In the 2012 season, Clady allowed just one sack the entire season. Towards the end of the season, he tore a labrum in his right shoulder but still did not miss any time. He played the last few games of the season including the playoffs with the injury and had surgery to repair it only after the season ended. He was selected to the 2013 Pro Bowl but did not play because of his shoulder injury.

On March 1, 2013, in order to prevent Clady from becoming an unrestricted free agent, the Broncos assigned him the franchise tag, worth $9.823 million. On July 14, 2013. Clady agreed to a new contract with the Broncos worth $52.5 million for five years. Of that, $33 million was guaranteed over the first three years of the contract. There was a maximum of $5 million in incentives attached to the deal. If Clady was named to the Associated Press's All-Pro team, then he would receive an extra $500,000 each subsequent season. Should he be named to the team a second time, he would receive an extra $1.5 million. The deal came one day prior to the July 15 deadline to extend "franchise-tagged" players.

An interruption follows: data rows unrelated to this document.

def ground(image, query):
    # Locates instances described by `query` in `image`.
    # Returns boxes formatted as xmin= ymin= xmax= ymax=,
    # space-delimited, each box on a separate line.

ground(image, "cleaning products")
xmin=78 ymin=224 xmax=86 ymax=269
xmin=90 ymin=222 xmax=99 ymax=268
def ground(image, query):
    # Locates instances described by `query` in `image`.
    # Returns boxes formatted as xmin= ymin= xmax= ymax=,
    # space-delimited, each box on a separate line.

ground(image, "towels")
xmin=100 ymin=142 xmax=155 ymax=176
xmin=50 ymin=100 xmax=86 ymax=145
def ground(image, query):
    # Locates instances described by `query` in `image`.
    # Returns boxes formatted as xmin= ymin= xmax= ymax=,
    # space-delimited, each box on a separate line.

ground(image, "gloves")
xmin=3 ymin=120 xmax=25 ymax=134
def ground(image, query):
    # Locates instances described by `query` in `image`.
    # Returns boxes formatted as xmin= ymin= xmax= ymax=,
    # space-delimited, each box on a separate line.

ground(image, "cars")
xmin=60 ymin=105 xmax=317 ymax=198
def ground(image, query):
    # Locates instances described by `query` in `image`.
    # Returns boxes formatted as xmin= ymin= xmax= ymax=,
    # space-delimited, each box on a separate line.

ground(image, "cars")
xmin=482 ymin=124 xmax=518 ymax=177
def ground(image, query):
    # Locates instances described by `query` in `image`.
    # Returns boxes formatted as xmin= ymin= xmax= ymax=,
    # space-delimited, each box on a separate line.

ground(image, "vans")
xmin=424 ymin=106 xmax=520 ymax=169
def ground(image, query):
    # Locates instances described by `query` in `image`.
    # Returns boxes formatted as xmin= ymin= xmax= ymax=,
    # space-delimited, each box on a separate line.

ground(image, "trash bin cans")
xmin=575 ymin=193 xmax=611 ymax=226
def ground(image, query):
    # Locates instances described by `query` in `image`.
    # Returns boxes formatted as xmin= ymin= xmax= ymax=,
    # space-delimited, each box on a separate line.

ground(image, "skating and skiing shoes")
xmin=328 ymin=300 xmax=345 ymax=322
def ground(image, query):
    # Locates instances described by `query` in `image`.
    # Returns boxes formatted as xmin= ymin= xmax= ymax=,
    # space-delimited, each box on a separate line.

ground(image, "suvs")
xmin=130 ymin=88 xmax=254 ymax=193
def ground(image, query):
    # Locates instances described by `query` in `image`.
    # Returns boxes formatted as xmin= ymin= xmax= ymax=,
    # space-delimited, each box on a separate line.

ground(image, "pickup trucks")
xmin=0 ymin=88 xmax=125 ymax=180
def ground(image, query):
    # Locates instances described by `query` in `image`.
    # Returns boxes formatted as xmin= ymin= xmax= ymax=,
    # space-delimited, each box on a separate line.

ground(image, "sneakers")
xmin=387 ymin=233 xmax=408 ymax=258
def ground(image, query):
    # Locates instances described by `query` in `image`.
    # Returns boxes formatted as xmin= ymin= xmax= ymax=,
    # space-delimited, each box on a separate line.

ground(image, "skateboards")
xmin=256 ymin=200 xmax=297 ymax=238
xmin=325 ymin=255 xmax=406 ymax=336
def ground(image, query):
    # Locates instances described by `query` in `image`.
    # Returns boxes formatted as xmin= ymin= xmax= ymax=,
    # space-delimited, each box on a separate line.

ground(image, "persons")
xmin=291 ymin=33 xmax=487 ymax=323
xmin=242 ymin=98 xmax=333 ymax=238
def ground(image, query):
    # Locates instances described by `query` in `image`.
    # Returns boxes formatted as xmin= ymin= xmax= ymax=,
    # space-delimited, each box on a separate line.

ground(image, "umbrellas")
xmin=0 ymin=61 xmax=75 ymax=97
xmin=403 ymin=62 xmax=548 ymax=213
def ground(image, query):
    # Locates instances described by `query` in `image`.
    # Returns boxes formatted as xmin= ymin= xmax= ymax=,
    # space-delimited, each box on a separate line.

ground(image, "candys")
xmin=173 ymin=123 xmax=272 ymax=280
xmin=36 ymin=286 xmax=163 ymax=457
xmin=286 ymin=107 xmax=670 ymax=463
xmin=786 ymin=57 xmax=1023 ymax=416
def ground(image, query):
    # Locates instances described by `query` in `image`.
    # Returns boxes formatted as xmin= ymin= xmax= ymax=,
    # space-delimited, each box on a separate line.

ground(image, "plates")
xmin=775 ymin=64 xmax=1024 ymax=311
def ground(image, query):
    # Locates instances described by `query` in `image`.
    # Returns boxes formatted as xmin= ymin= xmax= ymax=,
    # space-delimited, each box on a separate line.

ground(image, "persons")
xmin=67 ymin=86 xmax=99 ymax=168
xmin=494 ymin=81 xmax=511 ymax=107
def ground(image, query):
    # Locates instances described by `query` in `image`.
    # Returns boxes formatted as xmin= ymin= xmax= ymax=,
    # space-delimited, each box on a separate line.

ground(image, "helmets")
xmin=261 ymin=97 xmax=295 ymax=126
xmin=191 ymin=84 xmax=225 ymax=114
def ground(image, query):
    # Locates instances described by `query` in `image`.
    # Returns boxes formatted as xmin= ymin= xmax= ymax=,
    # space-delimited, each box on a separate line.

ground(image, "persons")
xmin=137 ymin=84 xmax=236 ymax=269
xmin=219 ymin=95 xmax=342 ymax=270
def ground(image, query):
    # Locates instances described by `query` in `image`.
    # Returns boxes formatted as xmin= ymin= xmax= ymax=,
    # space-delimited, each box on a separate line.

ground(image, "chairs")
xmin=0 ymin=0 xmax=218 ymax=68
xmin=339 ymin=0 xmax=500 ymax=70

On September 18, 2013, Clady was placed on season-ending injured reserve, due to a Lisfranc injury he suffered during a week two matchup against the New York Giants. The Denver Broncos signed Winston Justice to replace his roster spot. Without Clady, the Broncos finished the 2013 season with the #1 offense and a 13–3 record. They reached Super Bowl XLVIII, but lost 43–8 to the Seattle Seahawks.

Clady played in the 2015 Pro Bowl, earning his fourth appearance based on play during the 2014 season.

On May 28, 2015, Clady tore his ACL during OTA's. He was placed on injured reserve and sat out for the 2015 season.

On February 7, 2016, Clady was part of the Broncos team that won Super Bowl 50 over the Carolina Panthers by a score of 24–10, but he did not play in the game due to his previously torn ACL.

===New York Jets===
On April 9, 2016, Clady and a seventh-round pick were traded to the New York Jets in exchange for a fifth-round pick. On April 10, he signed a one-year, $6 million contract with the Jets, including a club option for 2017. He was placed on injured reserve on November 9, 2016, with a shoulder injury. It was reported he was diagnosed with a torn rotator cuff and missed the rest of the season after having surgery.

On February 15, 2017, the Jets declined Clady's $10 million option, making him an unrestricted free agent.

===Retirement===
On August 1, 2017, Clady announced his retirement from the NFL after nine seasons, tweeting, "I'm excited about what life holds for me going forward." On December 30, 2017, he signed an unofficial ceremonial contract with the Broncos to retire as a member of the team.